## Records supplied
[start]
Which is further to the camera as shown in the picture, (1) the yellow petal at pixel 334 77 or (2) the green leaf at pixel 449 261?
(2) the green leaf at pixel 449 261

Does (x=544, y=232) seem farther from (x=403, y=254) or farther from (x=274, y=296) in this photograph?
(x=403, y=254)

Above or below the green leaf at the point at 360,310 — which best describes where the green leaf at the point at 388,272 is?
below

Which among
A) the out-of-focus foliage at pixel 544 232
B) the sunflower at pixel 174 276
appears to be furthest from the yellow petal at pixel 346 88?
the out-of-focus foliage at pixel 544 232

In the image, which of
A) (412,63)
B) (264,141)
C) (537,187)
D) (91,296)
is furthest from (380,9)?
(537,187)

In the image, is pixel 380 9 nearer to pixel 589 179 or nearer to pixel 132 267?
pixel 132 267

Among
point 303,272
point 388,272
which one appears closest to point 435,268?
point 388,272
[end]
## Your task
Copy the data word for word, from the line containing "In the image, is" through the last line of the data, both included.

## Full solution
In the image, is pixel 380 9 nearer to pixel 589 179 or nearer to pixel 132 267?
pixel 132 267

Among
point 303,272
point 388,272
which one appears closest to point 435,268?
point 388,272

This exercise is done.